Found this paper titled A Survey of Collaborative Filtering Techniques from 2009. It is more recent than the previous survey paper I found and contains some useful references to the challenges with CF techniques.
One particular challenge with recommendation algorithms is to scale them to tens of millions of users and millions of items. Most research predating the Netflix Prize considers “large-scale” to be several orders of magnitude smaller than millions. Even the Netflix data is small in comparison to the datasets used at Google News or Amazon. Essentially O(n)
is too slow for those numbers.
Several techniques have been proposed to address the scalability issue. In particular:
- Doing matrix factorization once and updating it online (specifically Singular Value Decomposition) using projections.
- Using Hadoop MapReduce. While some algorithms can be parallelised and made to support MapReduce, it doesn’t solve the freshness of the data if it changes quickly. Something web data have a tendency of doing.

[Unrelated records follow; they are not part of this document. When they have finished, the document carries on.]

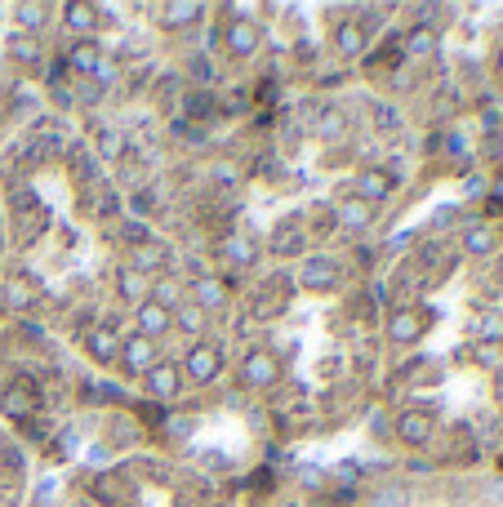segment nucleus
<instances>
[{
	"mask_svg": "<svg viewBox=\"0 0 503 507\" xmlns=\"http://www.w3.org/2000/svg\"><path fill=\"white\" fill-rule=\"evenodd\" d=\"M143 392H148L151 401L183 397V369H179V360H156L148 374H143Z\"/></svg>",
	"mask_w": 503,
	"mask_h": 507,
	"instance_id": "39448f33",
	"label": "nucleus"
},
{
	"mask_svg": "<svg viewBox=\"0 0 503 507\" xmlns=\"http://www.w3.org/2000/svg\"><path fill=\"white\" fill-rule=\"evenodd\" d=\"M169 316H174V330H179V334H188V339H197V343H201V334H205V325H209V316H205V311L192 303V299H183V303L174 307Z\"/></svg>",
	"mask_w": 503,
	"mask_h": 507,
	"instance_id": "bb28decb",
	"label": "nucleus"
},
{
	"mask_svg": "<svg viewBox=\"0 0 503 507\" xmlns=\"http://www.w3.org/2000/svg\"><path fill=\"white\" fill-rule=\"evenodd\" d=\"M169 432H174V436H188L192 423H188V418H169Z\"/></svg>",
	"mask_w": 503,
	"mask_h": 507,
	"instance_id": "de8ad7c7",
	"label": "nucleus"
},
{
	"mask_svg": "<svg viewBox=\"0 0 503 507\" xmlns=\"http://www.w3.org/2000/svg\"><path fill=\"white\" fill-rule=\"evenodd\" d=\"M188 72L197 76V81H209L214 72H209V62H205V53H192V62H188Z\"/></svg>",
	"mask_w": 503,
	"mask_h": 507,
	"instance_id": "37998d69",
	"label": "nucleus"
},
{
	"mask_svg": "<svg viewBox=\"0 0 503 507\" xmlns=\"http://www.w3.org/2000/svg\"><path fill=\"white\" fill-rule=\"evenodd\" d=\"M365 507H410V485L405 481H383L370 490Z\"/></svg>",
	"mask_w": 503,
	"mask_h": 507,
	"instance_id": "2f4dec72",
	"label": "nucleus"
},
{
	"mask_svg": "<svg viewBox=\"0 0 503 507\" xmlns=\"http://www.w3.org/2000/svg\"><path fill=\"white\" fill-rule=\"evenodd\" d=\"M116 294H121L130 307H139V303H148L151 281L143 276V272H134V267L125 263V267H116Z\"/></svg>",
	"mask_w": 503,
	"mask_h": 507,
	"instance_id": "4be33fe9",
	"label": "nucleus"
},
{
	"mask_svg": "<svg viewBox=\"0 0 503 507\" xmlns=\"http://www.w3.org/2000/svg\"><path fill=\"white\" fill-rule=\"evenodd\" d=\"M214 107H218V102L209 99V94H205V90H197V94H192V99L183 102V116H209V111H214Z\"/></svg>",
	"mask_w": 503,
	"mask_h": 507,
	"instance_id": "e433bc0d",
	"label": "nucleus"
},
{
	"mask_svg": "<svg viewBox=\"0 0 503 507\" xmlns=\"http://www.w3.org/2000/svg\"><path fill=\"white\" fill-rule=\"evenodd\" d=\"M94 148H99L102 160H121V152H125V129H116V125H99Z\"/></svg>",
	"mask_w": 503,
	"mask_h": 507,
	"instance_id": "473e14b6",
	"label": "nucleus"
},
{
	"mask_svg": "<svg viewBox=\"0 0 503 507\" xmlns=\"http://www.w3.org/2000/svg\"><path fill=\"white\" fill-rule=\"evenodd\" d=\"M241 178H246V174H241L237 160H214V165H209V183H214V187H227V192H232V187H241Z\"/></svg>",
	"mask_w": 503,
	"mask_h": 507,
	"instance_id": "72a5a7b5",
	"label": "nucleus"
},
{
	"mask_svg": "<svg viewBox=\"0 0 503 507\" xmlns=\"http://www.w3.org/2000/svg\"><path fill=\"white\" fill-rule=\"evenodd\" d=\"M156 209V187H143V192H134V214H148Z\"/></svg>",
	"mask_w": 503,
	"mask_h": 507,
	"instance_id": "a19ab883",
	"label": "nucleus"
},
{
	"mask_svg": "<svg viewBox=\"0 0 503 507\" xmlns=\"http://www.w3.org/2000/svg\"><path fill=\"white\" fill-rule=\"evenodd\" d=\"M156 348H160V343H151V339H143V334L121 339V369H125V374H134V378H143L151 365L160 360V356H156Z\"/></svg>",
	"mask_w": 503,
	"mask_h": 507,
	"instance_id": "1a4fd4ad",
	"label": "nucleus"
},
{
	"mask_svg": "<svg viewBox=\"0 0 503 507\" xmlns=\"http://www.w3.org/2000/svg\"><path fill=\"white\" fill-rule=\"evenodd\" d=\"M0 414H5L9 423H32V414H36V392H32L27 383H5V387H0Z\"/></svg>",
	"mask_w": 503,
	"mask_h": 507,
	"instance_id": "ddd939ff",
	"label": "nucleus"
},
{
	"mask_svg": "<svg viewBox=\"0 0 503 507\" xmlns=\"http://www.w3.org/2000/svg\"><path fill=\"white\" fill-rule=\"evenodd\" d=\"M72 94H76V102H81V107H94V102L102 99V90L90 81V76H85V81H72Z\"/></svg>",
	"mask_w": 503,
	"mask_h": 507,
	"instance_id": "c9c22d12",
	"label": "nucleus"
},
{
	"mask_svg": "<svg viewBox=\"0 0 503 507\" xmlns=\"http://www.w3.org/2000/svg\"><path fill=\"white\" fill-rule=\"evenodd\" d=\"M85 352H90L94 365H116V360H121V339H116V330H111V325L85 330Z\"/></svg>",
	"mask_w": 503,
	"mask_h": 507,
	"instance_id": "2eb2a0df",
	"label": "nucleus"
},
{
	"mask_svg": "<svg viewBox=\"0 0 503 507\" xmlns=\"http://www.w3.org/2000/svg\"><path fill=\"white\" fill-rule=\"evenodd\" d=\"M218 254H223L227 263H237V267H254V263H258V245H254V236H246V232H227V236L218 241Z\"/></svg>",
	"mask_w": 503,
	"mask_h": 507,
	"instance_id": "393cba45",
	"label": "nucleus"
},
{
	"mask_svg": "<svg viewBox=\"0 0 503 507\" xmlns=\"http://www.w3.org/2000/svg\"><path fill=\"white\" fill-rule=\"evenodd\" d=\"M241 387H250V392H272L276 383H281V356L267 352V348H250V352L241 356Z\"/></svg>",
	"mask_w": 503,
	"mask_h": 507,
	"instance_id": "f03ea898",
	"label": "nucleus"
},
{
	"mask_svg": "<svg viewBox=\"0 0 503 507\" xmlns=\"http://www.w3.org/2000/svg\"><path fill=\"white\" fill-rule=\"evenodd\" d=\"M312 134H316L321 143H339V139H348V111H343V107H321Z\"/></svg>",
	"mask_w": 503,
	"mask_h": 507,
	"instance_id": "b1692460",
	"label": "nucleus"
},
{
	"mask_svg": "<svg viewBox=\"0 0 503 507\" xmlns=\"http://www.w3.org/2000/svg\"><path fill=\"white\" fill-rule=\"evenodd\" d=\"M459 218H463V214H459V205H446V209H437V214H432V227H454Z\"/></svg>",
	"mask_w": 503,
	"mask_h": 507,
	"instance_id": "ea45409f",
	"label": "nucleus"
},
{
	"mask_svg": "<svg viewBox=\"0 0 503 507\" xmlns=\"http://www.w3.org/2000/svg\"><path fill=\"white\" fill-rule=\"evenodd\" d=\"M365 50H370V36H365L361 18H343V23L334 27V53L353 62V58H361Z\"/></svg>",
	"mask_w": 503,
	"mask_h": 507,
	"instance_id": "dca6fc26",
	"label": "nucleus"
},
{
	"mask_svg": "<svg viewBox=\"0 0 503 507\" xmlns=\"http://www.w3.org/2000/svg\"><path fill=\"white\" fill-rule=\"evenodd\" d=\"M5 53H9L14 62H23V67H36V62L45 58V45H41V36H27V32H14V36L5 41Z\"/></svg>",
	"mask_w": 503,
	"mask_h": 507,
	"instance_id": "a878e982",
	"label": "nucleus"
},
{
	"mask_svg": "<svg viewBox=\"0 0 503 507\" xmlns=\"http://www.w3.org/2000/svg\"><path fill=\"white\" fill-rule=\"evenodd\" d=\"M486 192H490V187H486V178H468V183H463V196H468V201H481Z\"/></svg>",
	"mask_w": 503,
	"mask_h": 507,
	"instance_id": "79ce46f5",
	"label": "nucleus"
},
{
	"mask_svg": "<svg viewBox=\"0 0 503 507\" xmlns=\"http://www.w3.org/2000/svg\"><path fill=\"white\" fill-rule=\"evenodd\" d=\"M121 232H125V241H130V245H139V241H151V232L143 227V223H139V218H125V223H121Z\"/></svg>",
	"mask_w": 503,
	"mask_h": 507,
	"instance_id": "4c0bfd02",
	"label": "nucleus"
},
{
	"mask_svg": "<svg viewBox=\"0 0 503 507\" xmlns=\"http://www.w3.org/2000/svg\"><path fill=\"white\" fill-rule=\"evenodd\" d=\"M0 303L9 307V311H27V307L36 303L32 281H27V276H5V285H0Z\"/></svg>",
	"mask_w": 503,
	"mask_h": 507,
	"instance_id": "cd10ccee",
	"label": "nucleus"
},
{
	"mask_svg": "<svg viewBox=\"0 0 503 507\" xmlns=\"http://www.w3.org/2000/svg\"><path fill=\"white\" fill-rule=\"evenodd\" d=\"M495 72H499V81H503V50L495 53Z\"/></svg>",
	"mask_w": 503,
	"mask_h": 507,
	"instance_id": "09e8293b",
	"label": "nucleus"
},
{
	"mask_svg": "<svg viewBox=\"0 0 503 507\" xmlns=\"http://www.w3.org/2000/svg\"><path fill=\"white\" fill-rule=\"evenodd\" d=\"M14 18H18V27H23L27 36H41V32H45V23H50V5L23 0V5H14Z\"/></svg>",
	"mask_w": 503,
	"mask_h": 507,
	"instance_id": "7c9ffc66",
	"label": "nucleus"
},
{
	"mask_svg": "<svg viewBox=\"0 0 503 507\" xmlns=\"http://www.w3.org/2000/svg\"><path fill=\"white\" fill-rule=\"evenodd\" d=\"M410 236H414V232H392V236H388L383 245H388L392 254H397V250H410Z\"/></svg>",
	"mask_w": 503,
	"mask_h": 507,
	"instance_id": "a18cd8bd",
	"label": "nucleus"
},
{
	"mask_svg": "<svg viewBox=\"0 0 503 507\" xmlns=\"http://www.w3.org/2000/svg\"><path fill=\"white\" fill-rule=\"evenodd\" d=\"M223 45L232 58H254L258 45H263V27H258V18H227V27H223Z\"/></svg>",
	"mask_w": 503,
	"mask_h": 507,
	"instance_id": "423d86ee",
	"label": "nucleus"
},
{
	"mask_svg": "<svg viewBox=\"0 0 503 507\" xmlns=\"http://www.w3.org/2000/svg\"><path fill=\"white\" fill-rule=\"evenodd\" d=\"M490 397H495V406L503 409V369L495 374V378H490Z\"/></svg>",
	"mask_w": 503,
	"mask_h": 507,
	"instance_id": "49530a36",
	"label": "nucleus"
},
{
	"mask_svg": "<svg viewBox=\"0 0 503 507\" xmlns=\"http://www.w3.org/2000/svg\"><path fill=\"white\" fill-rule=\"evenodd\" d=\"M432 50H437V27H432V23H414V27L405 32V45H401L405 62H423Z\"/></svg>",
	"mask_w": 503,
	"mask_h": 507,
	"instance_id": "5701e85b",
	"label": "nucleus"
},
{
	"mask_svg": "<svg viewBox=\"0 0 503 507\" xmlns=\"http://www.w3.org/2000/svg\"><path fill=\"white\" fill-rule=\"evenodd\" d=\"M192 303L201 307L205 316H209V311H223V307H227V285H223L218 276H209V272H205V276L192 281Z\"/></svg>",
	"mask_w": 503,
	"mask_h": 507,
	"instance_id": "6ab92c4d",
	"label": "nucleus"
},
{
	"mask_svg": "<svg viewBox=\"0 0 503 507\" xmlns=\"http://www.w3.org/2000/svg\"><path fill=\"white\" fill-rule=\"evenodd\" d=\"M432 432H437V418H432V409H401L397 414V441L401 445H432Z\"/></svg>",
	"mask_w": 503,
	"mask_h": 507,
	"instance_id": "0eeeda50",
	"label": "nucleus"
},
{
	"mask_svg": "<svg viewBox=\"0 0 503 507\" xmlns=\"http://www.w3.org/2000/svg\"><path fill=\"white\" fill-rule=\"evenodd\" d=\"M495 196H499V201H503V178H499V183H495Z\"/></svg>",
	"mask_w": 503,
	"mask_h": 507,
	"instance_id": "8fccbe9b",
	"label": "nucleus"
},
{
	"mask_svg": "<svg viewBox=\"0 0 503 507\" xmlns=\"http://www.w3.org/2000/svg\"><path fill=\"white\" fill-rule=\"evenodd\" d=\"M156 18H160V27L183 32V27H197L201 23L205 5H197V0H165V5H156Z\"/></svg>",
	"mask_w": 503,
	"mask_h": 507,
	"instance_id": "4468645a",
	"label": "nucleus"
},
{
	"mask_svg": "<svg viewBox=\"0 0 503 507\" xmlns=\"http://www.w3.org/2000/svg\"><path fill=\"white\" fill-rule=\"evenodd\" d=\"M499 250H503V236L495 227H486V223H472V227L459 232V254L463 258H495Z\"/></svg>",
	"mask_w": 503,
	"mask_h": 507,
	"instance_id": "9d476101",
	"label": "nucleus"
},
{
	"mask_svg": "<svg viewBox=\"0 0 503 507\" xmlns=\"http://www.w3.org/2000/svg\"><path fill=\"white\" fill-rule=\"evenodd\" d=\"M72 169L81 174V183H94V165H90V156L85 152H72Z\"/></svg>",
	"mask_w": 503,
	"mask_h": 507,
	"instance_id": "58836bf2",
	"label": "nucleus"
},
{
	"mask_svg": "<svg viewBox=\"0 0 503 507\" xmlns=\"http://www.w3.org/2000/svg\"><path fill=\"white\" fill-rule=\"evenodd\" d=\"M334 223L343 227V232H353V236H361L370 223H374V209L361 201V196H343V201H334Z\"/></svg>",
	"mask_w": 503,
	"mask_h": 507,
	"instance_id": "f3484780",
	"label": "nucleus"
},
{
	"mask_svg": "<svg viewBox=\"0 0 503 507\" xmlns=\"http://www.w3.org/2000/svg\"><path fill=\"white\" fill-rule=\"evenodd\" d=\"M63 27L72 32V41H94V32H99V5H90V0H72V5H63Z\"/></svg>",
	"mask_w": 503,
	"mask_h": 507,
	"instance_id": "f8f14e48",
	"label": "nucleus"
},
{
	"mask_svg": "<svg viewBox=\"0 0 503 507\" xmlns=\"http://www.w3.org/2000/svg\"><path fill=\"white\" fill-rule=\"evenodd\" d=\"M383 334H388V343H392V348H414V343H423V334H428V311L397 303L392 311H388Z\"/></svg>",
	"mask_w": 503,
	"mask_h": 507,
	"instance_id": "20e7f679",
	"label": "nucleus"
},
{
	"mask_svg": "<svg viewBox=\"0 0 503 507\" xmlns=\"http://www.w3.org/2000/svg\"><path fill=\"white\" fill-rule=\"evenodd\" d=\"M370 125H374V134L397 139V134L405 129V116L392 107V102H374V107H370Z\"/></svg>",
	"mask_w": 503,
	"mask_h": 507,
	"instance_id": "c756f323",
	"label": "nucleus"
},
{
	"mask_svg": "<svg viewBox=\"0 0 503 507\" xmlns=\"http://www.w3.org/2000/svg\"><path fill=\"white\" fill-rule=\"evenodd\" d=\"M116 76H121V67H116V62H111V58L102 53L99 67H94V76H90V81H94L99 90H107V85H116Z\"/></svg>",
	"mask_w": 503,
	"mask_h": 507,
	"instance_id": "f704fd0d",
	"label": "nucleus"
},
{
	"mask_svg": "<svg viewBox=\"0 0 503 507\" xmlns=\"http://www.w3.org/2000/svg\"><path fill=\"white\" fill-rule=\"evenodd\" d=\"M169 263H174V254L165 250L156 236H151V241H139V245H130V267H134V272H143L148 281L165 276V272H169Z\"/></svg>",
	"mask_w": 503,
	"mask_h": 507,
	"instance_id": "6e6552de",
	"label": "nucleus"
},
{
	"mask_svg": "<svg viewBox=\"0 0 503 507\" xmlns=\"http://www.w3.org/2000/svg\"><path fill=\"white\" fill-rule=\"evenodd\" d=\"M188 294H183V281L174 276V272H165V276H156L151 281V294H148V303H156V307H165V311H174V307L183 303Z\"/></svg>",
	"mask_w": 503,
	"mask_h": 507,
	"instance_id": "c85d7f7f",
	"label": "nucleus"
},
{
	"mask_svg": "<svg viewBox=\"0 0 503 507\" xmlns=\"http://www.w3.org/2000/svg\"><path fill=\"white\" fill-rule=\"evenodd\" d=\"M392 192H397V183H392L379 165H365V169L356 174V192L353 196H361L370 209H379L383 201H392Z\"/></svg>",
	"mask_w": 503,
	"mask_h": 507,
	"instance_id": "9b49d317",
	"label": "nucleus"
},
{
	"mask_svg": "<svg viewBox=\"0 0 503 507\" xmlns=\"http://www.w3.org/2000/svg\"><path fill=\"white\" fill-rule=\"evenodd\" d=\"M183 383H192V387H209V383H218V374H223V348L218 343H192L188 352H183Z\"/></svg>",
	"mask_w": 503,
	"mask_h": 507,
	"instance_id": "f257e3e1",
	"label": "nucleus"
},
{
	"mask_svg": "<svg viewBox=\"0 0 503 507\" xmlns=\"http://www.w3.org/2000/svg\"><path fill=\"white\" fill-rule=\"evenodd\" d=\"M307 245V227H303L299 218H285V223H276V232H272V241H267V250L276 254V258H285V254H299Z\"/></svg>",
	"mask_w": 503,
	"mask_h": 507,
	"instance_id": "aec40b11",
	"label": "nucleus"
},
{
	"mask_svg": "<svg viewBox=\"0 0 503 507\" xmlns=\"http://www.w3.org/2000/svg\"><path fill=\"white\" fill-rule=\"evenodd\" d=\"M134 325H139V334H143V339L156 343V339H165V334L174 330V316H169L165 307H156V303H139L134 307Z\"/></svg>",
	"mask_w": 503,
	"mask_h": 507,
	"instance_id": "a211bd4d",
	"label": "nucleus"
},
{
	"mask_svg": "<svg viewBox=\"0 0 503 507\" xmlns=\"http://www.w3.org/2000/svg\"><path fill=\"white\" fill-rule=\"evenodd\" d=\"M339 281H343V263L334 254H307L299 263V285L312 294H330L339 290Z\"/></svg>",
	"mask_w": 503,
	"mask_h": 507,
	"instance_id": "7ed1b4c3",
	"label": "nucleus"
},
{
	"mask_svg": "<svg viewBox=\"0 0 503 507\" xmlns=\"http://www.w3.org/2000/svg\"><path fill=\"white\" fill-rule=\"evenodd\" d=\"M99 58H102V50L94 45V41H72V45H67V72H72V81L94 76Z\"/></svg>",
	"mask_w": 503,
	"mask_h": 507,
	"instance_id": "412c9836",
	"label": "nucleus"
},
{
	"mask_svg": "<svg viewBox=\"0 0 503 507\" xmlns=\"http://www.w3.org/2000/svg\"><path fill=\"white\" fill-rule=\"evenodd\" d=\"M299 481H303V485H307V490H321V481H325V472H321V467H303V472H299Z\"/></svg>",
	"mask_w": 503,
	"mask_h": 507,
	"instance_id": "c03bdc74",
	"label": "nucleus"
}]
</instances>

- Intermediate approaches have also been proposed. For example, instead of computing the top K recommendations on the entire user database, the users are first clustered (as in Google News), and recommendations are calculated on the fly using these smaller clusters.
- The above paper mentions Pearson correlation (memory based algorithm) as a viable alternative to scale. I’m not convinced, however. If the data is too large to store in memory it will be too slow as reads have to be made from disk instead.
I haven’t read the entire survey, but it seems to be covering quite a few of the collaborative filtering techniques that I’ve seen mentioned in several other papers.